Simon here alludes to a chapter in Dioscorides where the medicinal properties of “oak” species are described.

Simon’s ultimate source is Dioscorides Longobardus, 1, 116, ed. Hofmann/ Auracher (1883: 59/95f) [[1]], a chapter which is very truncated compared to the Greek original and badly translated.
For the Greek original see Materia medica, ed. Wellmann 1, 106 (1906-14: I.99f) [[2]].

Dioscorides Longobardus reads: Drisbero {Munich ms.)/ Drisberoth {Paris ms.} arbor est maxime stiptica. According to the editors of Dioscorides’ book 1 - Hofmann/ Auracher as well as Mihăescu - Drisbero(th) should be read "*Dris vero", the translation of this sentence then being “But/ and dris is a tree that is highly styptic …”. The final “th” in Drisberoth remains unexplained. It is possibly the word “et” {‘and’} or some other particle mistakenly added on to *vero.

Greek δρῦς /drŷs/ - here in the itacist pronunciation /dris -/ originally meant “tree”, but later the “oak, sacred to Zeus, Quercus Aegilops L”, but also the general term for “oak” and “other trees bearing acorns or mast” (LSJ). Cf. Driofagus.

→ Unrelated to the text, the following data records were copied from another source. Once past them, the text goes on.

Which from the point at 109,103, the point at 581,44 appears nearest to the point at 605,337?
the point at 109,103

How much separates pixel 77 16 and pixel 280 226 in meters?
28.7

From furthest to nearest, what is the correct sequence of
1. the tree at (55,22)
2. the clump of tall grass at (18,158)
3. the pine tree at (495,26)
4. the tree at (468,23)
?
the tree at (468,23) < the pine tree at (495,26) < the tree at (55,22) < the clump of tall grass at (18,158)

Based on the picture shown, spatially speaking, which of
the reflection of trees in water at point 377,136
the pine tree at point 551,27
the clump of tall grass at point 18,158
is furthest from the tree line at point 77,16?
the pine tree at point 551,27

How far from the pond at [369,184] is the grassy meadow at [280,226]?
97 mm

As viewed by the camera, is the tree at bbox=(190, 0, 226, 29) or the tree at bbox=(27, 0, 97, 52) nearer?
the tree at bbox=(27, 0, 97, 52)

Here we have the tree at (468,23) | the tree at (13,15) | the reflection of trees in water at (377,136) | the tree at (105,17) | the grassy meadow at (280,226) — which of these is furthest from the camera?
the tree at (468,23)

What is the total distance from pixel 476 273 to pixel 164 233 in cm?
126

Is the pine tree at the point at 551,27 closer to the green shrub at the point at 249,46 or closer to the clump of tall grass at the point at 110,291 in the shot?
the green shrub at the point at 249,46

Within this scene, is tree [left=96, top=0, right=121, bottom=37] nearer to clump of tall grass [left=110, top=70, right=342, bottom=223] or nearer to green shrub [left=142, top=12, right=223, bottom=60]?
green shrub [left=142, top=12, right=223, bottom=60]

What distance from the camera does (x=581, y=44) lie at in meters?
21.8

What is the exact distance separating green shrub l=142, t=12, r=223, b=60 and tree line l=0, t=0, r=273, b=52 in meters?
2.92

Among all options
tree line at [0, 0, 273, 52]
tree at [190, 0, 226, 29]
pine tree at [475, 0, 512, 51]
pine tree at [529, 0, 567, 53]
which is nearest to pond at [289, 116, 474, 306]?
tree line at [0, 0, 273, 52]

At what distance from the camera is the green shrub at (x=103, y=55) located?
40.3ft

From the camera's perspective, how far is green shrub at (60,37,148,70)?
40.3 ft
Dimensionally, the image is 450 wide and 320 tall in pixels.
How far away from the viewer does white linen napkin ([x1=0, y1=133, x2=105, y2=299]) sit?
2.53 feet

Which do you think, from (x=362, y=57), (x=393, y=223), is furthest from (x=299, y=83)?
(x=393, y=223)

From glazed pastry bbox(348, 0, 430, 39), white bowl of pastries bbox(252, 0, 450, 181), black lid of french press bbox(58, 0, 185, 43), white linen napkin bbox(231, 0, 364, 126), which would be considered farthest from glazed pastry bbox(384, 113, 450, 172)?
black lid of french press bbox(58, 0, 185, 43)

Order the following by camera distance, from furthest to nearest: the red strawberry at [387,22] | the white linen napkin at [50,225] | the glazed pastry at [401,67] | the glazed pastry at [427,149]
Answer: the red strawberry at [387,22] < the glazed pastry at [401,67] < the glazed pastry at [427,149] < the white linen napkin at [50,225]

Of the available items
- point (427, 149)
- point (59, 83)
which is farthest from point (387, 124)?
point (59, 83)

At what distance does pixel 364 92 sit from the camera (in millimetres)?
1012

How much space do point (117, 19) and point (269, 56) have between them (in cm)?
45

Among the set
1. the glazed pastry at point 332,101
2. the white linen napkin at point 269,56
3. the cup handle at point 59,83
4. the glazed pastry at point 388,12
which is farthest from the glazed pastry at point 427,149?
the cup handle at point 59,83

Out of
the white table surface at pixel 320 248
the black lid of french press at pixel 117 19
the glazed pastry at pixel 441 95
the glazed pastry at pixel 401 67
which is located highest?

Further down in this chapter the medicinal properties of Σαρδιαναὶ βάλανοι /Sardianaì bálanoi/ are mentioned, unsurprisingly translated in Dioscorides Longobardus: sardiane {Munich ms.} sardiani {Paris ms.} balani, “Sardinian acorns” i.e. “sweet chestnuts". Chestnut and acorn were seen as related in Antiquity. Dioscorides also lists a synonym of “sweet chestnuts”: λόπιμα., v.l. λώπιμα. /lópima, lṓpima/ from Greek λόπιμος /lópimos/ “easily stripped, of nuts which have a skin not a shell” (LSJ). This word becomes in the Longobardic translation - through vowel metathesis - lepoma in the singular and lepomata in the plural: Sardiane etiam balani, quas et castaneas aut lepomata dicunt … “Also there are ‘Sardinian acorns’ {sc. with the same medicinal properties as oak species}, which are also called castanea {“chestnut”} or lepomata ...".
Simon’s Lepon is most likely a false reading of *Lepom which was abbreviated to an ambiguous Lepõ. The loss of final –a remains unexplained.

Botanical identification:

As was mentioned above Greek δρῦς /drŷs/, the “oak, sacred to Zeus, Quercus Aegilops L.” (LSJ) [[3]], [[4]], [[5]] is the identification forwarded by many authors, but beware this word also denotes “other trees bearing acorns or mast”. See Driofagus.

The fruit of castanee is thought to be that of Castanea sativa Miller [[6]].